CA3: Entry onto ptfs’ rural land to serve a small claims complaint was over open fields

Defendant is a deputy sheriff who had a summons and complaint for a small claims case. He came by plaintiffs’ rural property three prior times to serve it. They lived on 75 acres and the house and a law office were not visible from the road. There was a locked gate and a no trespassing sign. He left a card in the mailbox. When he came back the card was still there. On the fourth trip he walked around the gate and walked up to the buildings. He found the female plaintiff and served her. They sued for a Fourth Amendment violation by the entry, and the court concludes the entry was over open fields to the house under the Dunn factors.
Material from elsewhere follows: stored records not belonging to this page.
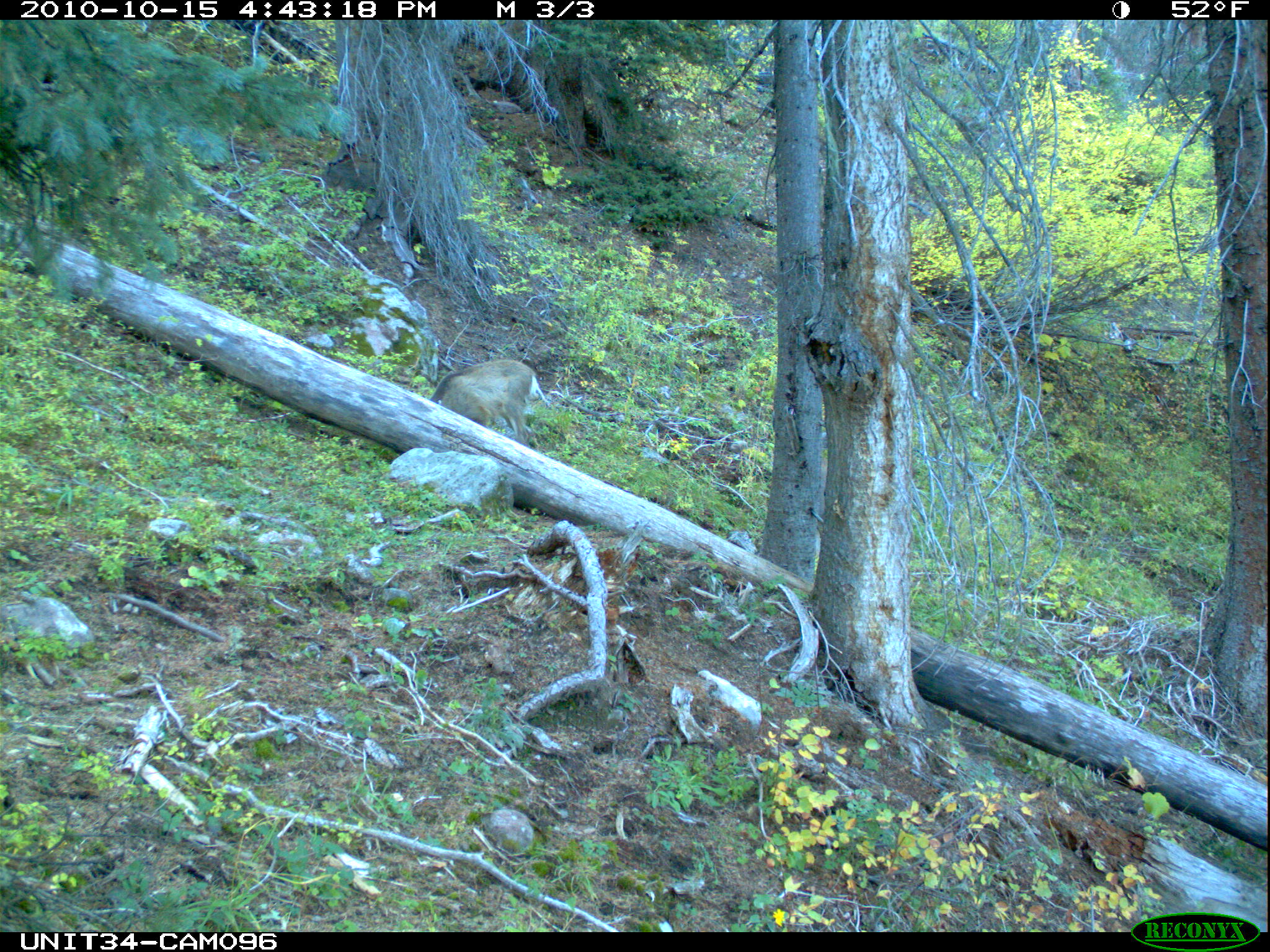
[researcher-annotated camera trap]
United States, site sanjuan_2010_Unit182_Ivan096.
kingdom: Animalia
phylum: Chordata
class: Mammalia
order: Artiodactyla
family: Cervidae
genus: Odocoileus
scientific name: Odocoileus hemionus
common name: mule deer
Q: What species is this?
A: Odocoileus hemionus (mule deer).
Stone v. Martin, 2017 U.S. App. LEXIS 23640 (3d Cir. Nov. 22, 2017).

However, given this case’s factual similarities to Oliver and Dunn and because three of the four Dunn factors fail to support the Stones, we hold that Dunlap walked only through open fields. Because “the government’s intrusion upon the open fields is not one of those ‘unreasonable searches’ proscribed by the text of the Fourth Amendment,” Oliver, 466 U.S. at 177, his trespass onto the Stones’ property did not violate the Fourth Amendment. The District Court properly dismissed their Fourth Amendment claims on summary judgment.